EXERCISE A: Summarize the article on the PaddlePaddle release in two sentences.
EXERCISE B: Resume the article on the PaddlePaddle release from the point where it stops.

SUPPLIED TEXT:
————

The latest version of PaddlePaddle was unveiled at Wave Summit 2021, Baidu’s bi-annual deep learning developer conference jointly hosted with the National Engineering Laboratory for Deep Learning Technology and Applications, held on May 20, 2021.

Following its release in 2016, PaddlePaddle has grown into one of the most widely-used deep learning platforms in the world. PaddlePaddle’s developer userbase has grown 70% year over year to 3.2 million, while also accumulating an enterprise userbase of 120,000. Owing to these accomplishments, Baidu is home to the largest AI developer community among Chinese companies.

At Wave Summit 2021, Baidu CTO Haifeng Wang outlined the current top AI trends under two themes: integrated innovation and lower thresholds.

l Deep learning with knowledge graphs has significantly improved the performance and interpretability of models under same-level parameters. Meanwhile, multi-modal semantic understanding across language, speech, and vision is achievable through knowledge graphs and natural language semantics.

l Deep learning platforms are coordinating closely with various hardware and software to meet their diverse collective needs - computing power, power consumption, and latency.

l From an industrial point of view, AI is becoming deeply integrated with the industry.

l With the permeation of AI across various industries, it is critical for platforms to keep lowering their threshold to accelerate intelligent transformation.

PaddlePaddle v2.1

We have made usability and performance improvements to the new PaddlePaddle v2.1 framework, including:

l Optimization of Automatic Mixed Precision: Optimized computational performance of operators (Ops) in mixed precision, allowing the training speed of models like ResNet50 and BERT to triple as a result.

l Inplace Operation: Added inplace operation including 12 inplace APIs to reduce memory usage by 17% and improve the overhead of calling C++ from Python with a 10% uptick in training speed.

l High-level APIs: Added high-level APIs to support data pre-processing, GPU-based computation, mixed precision training, and model sharing.

l Custom operators: Provided a new custom operators solution to simplify its creation and deployment.

Large-scale graph query engine

The adoption of large-scale graph learning has surged in recent years due to its wide-ranging applications across knowledge graphs, search engines, and recommendation systems. One significant new capability of PaddlePaddle is the Large-Scale Graph Query Engine, which can support distributed graph data storage and query processing on a trillion-edge graph and linear extension.

NetEase Cloud Music, a leading freemium music streaming service in China, has applied our technology to its “host recommendation system”. Using our graph query engine and distributed training, NetEase Cloud Music is able to train its 10-trillion-edge graph model, which further improves the effective play rate of recommended hosts.

Four pre-trained NLP models

In 2019, Baidu researchers developed and open-sourced ERNIE, a continual pre-trained framework which incrementally builds and learns pre-trained tasks through constant multi-task learning. Since then, our researchers have developed multiple variants of ERNIE for language generation and multimodal understanding tasks.

PaddlePaddle has open sourced four of Baidu’s home-grown pre-trained models, including

l ERNIE-Gram is an explicit n-gram masking language model to enhance the integration of coarse-grained information into pre-training. ERNIE-Gram significantly outperformed other pre-trained models in five Chinese NLP tasks.

————

DATA PROVIDED:
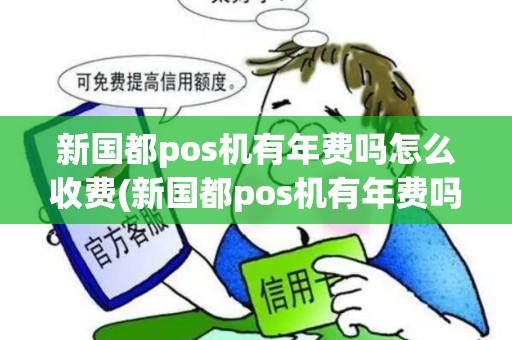 新国都pos机有年费吗怎么收费(新国都pos机有年费吗)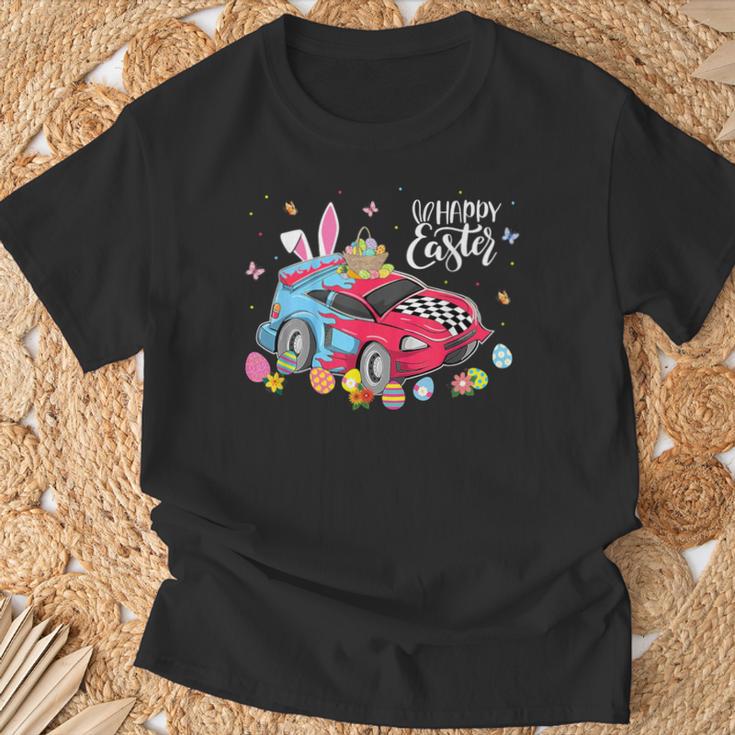 Happy Easter Gifts, Happy Easter Shirts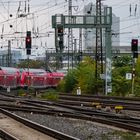 Griesheimer DB Regio-Tw (3 von 3)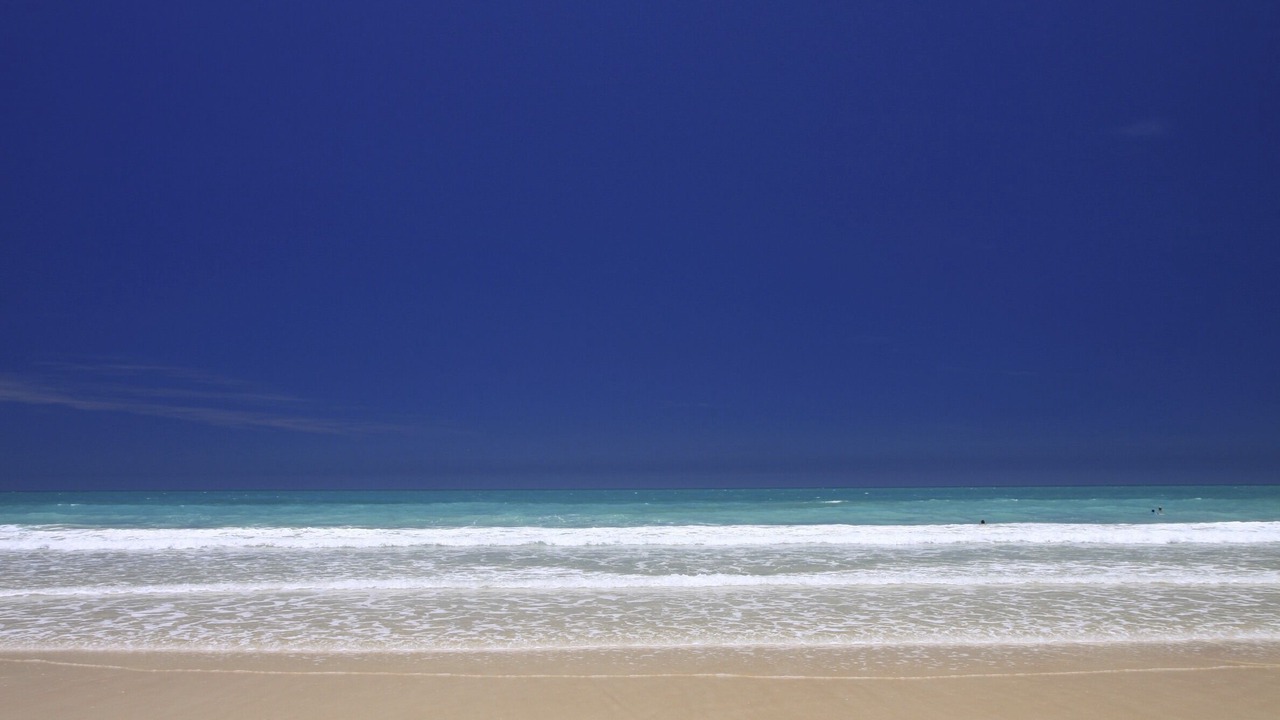 Photo of Others in Cable Beach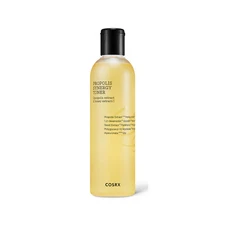 COSRX Full Fit Propolis Synergy Toner 280ml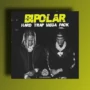 Atlas Audio Bipolar - Hard Trap WAV MIDI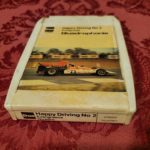 Evergreens Happy Driving No 2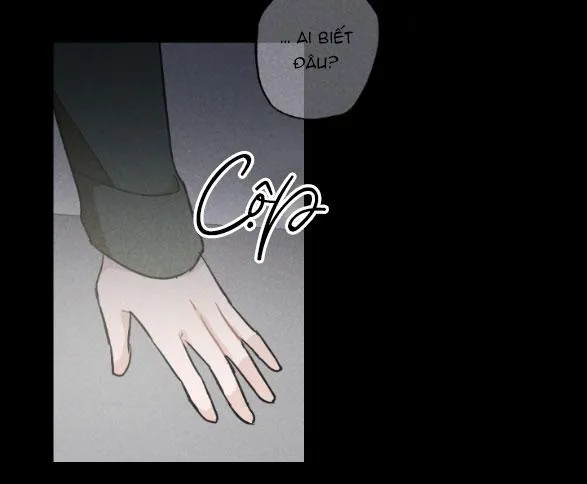 ESCAPE ROOM Chapter 2 Trang 5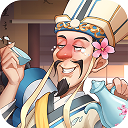 我是大东家魅族版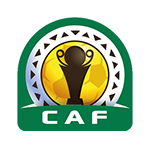 caf-konfederasyon-kupasi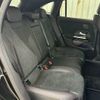 mercedes-benz eqa 2023 CFJ1494266 image 10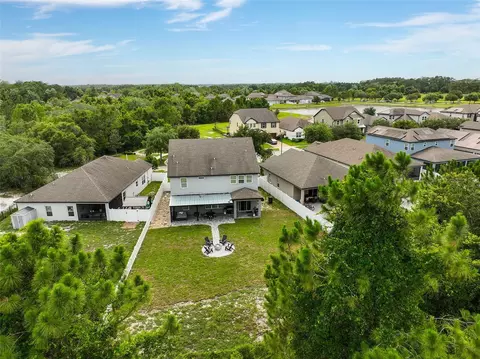 View/Area - 3481 Middlebrook Pl, Saint Cloud, FL 34773 photo 2 of 16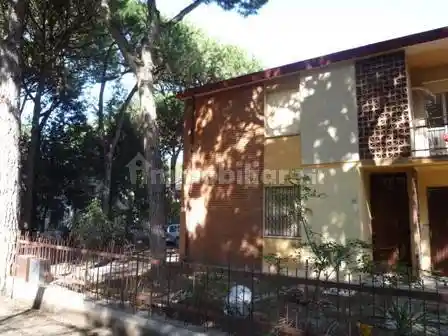 Appartamento in vendita a Comacchio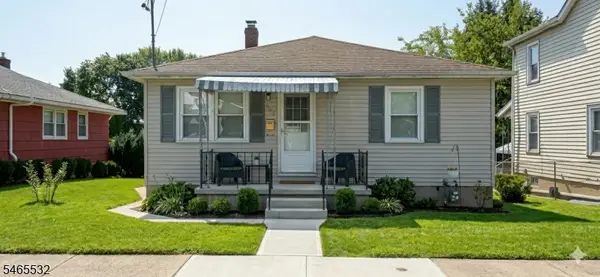 802 Columbus Ave, Phillipsburg Town, NJ 08865
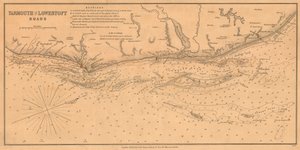 Costa orientale dell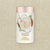 Coconut Sugar 0.5oz Glass Jar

————

WRITTEN REPLY A: The latest version of PaddlePaddle was unveiled at Baidu's Wave Summit 2021 on May 20, 2021, by which time the platform's developer userbase had grown 70% year over year to 3.2 million, and Baidu CTO Haifeng Wang outlined top AI trends under the themes of integrated innovation and lower thresholds. The new v2.1 framework brings improvements such as faster mixed-precision training, inplace operations, high-level APIs, and custom operators, alongside a Large-Scale Graph Query Engine used by NetEase Cloud Music and four open-sourced pre-trained NLP models, including ERNIE-Gram.

WRITTEN REPLY B:
l ERNIE-Doc is a document-level language pre-trained model with the retrospective feed mechanism and enhanced recurrence mechanism to capture the contextual information of a complete document. ERNIE-Doc achieved state-of-the-art results in 13 long document understanding tasks.

l ERNIE-ViL is a model that incorporates structured knowledge obtained from scene graphs to learn joint representations of vision-language. ERNIE-ViL achieved top results on five cross-modal downstream tasks.

l ERNIE-UNIMO is a unified-modal pre-trained architecture which can effectively adapt to both single-modal and multi-modal understanding and generation tasks. ERNIE-UNIMO greatly improved the performance of 13 single-modal and multi-modal downstream tasks.

Enhanced inference toolkits

PaddlePaddle has issued a series of updates in inference toolkits, aiming to help developers better deploy AI models, including:

l PaddleSlim: Optimized pruning compression technology; added tools for unstructured sparsity; will support OFA (Once for All) to maintain the accuracy of the compressed model.

l Paddle Lite: Released LiteKit, a tookit for mobile developers to significantly reduce the development costs of edge AI.

l Paddle Serving: Added a new asynchronous mode called “Pipeline” to better address the challenge of model combination in businesses.

l Paddle.js: Will support multiple backend engines like WebGL, WebGPU and major image segmentation/classification models; added WebGL Pack to improve performance.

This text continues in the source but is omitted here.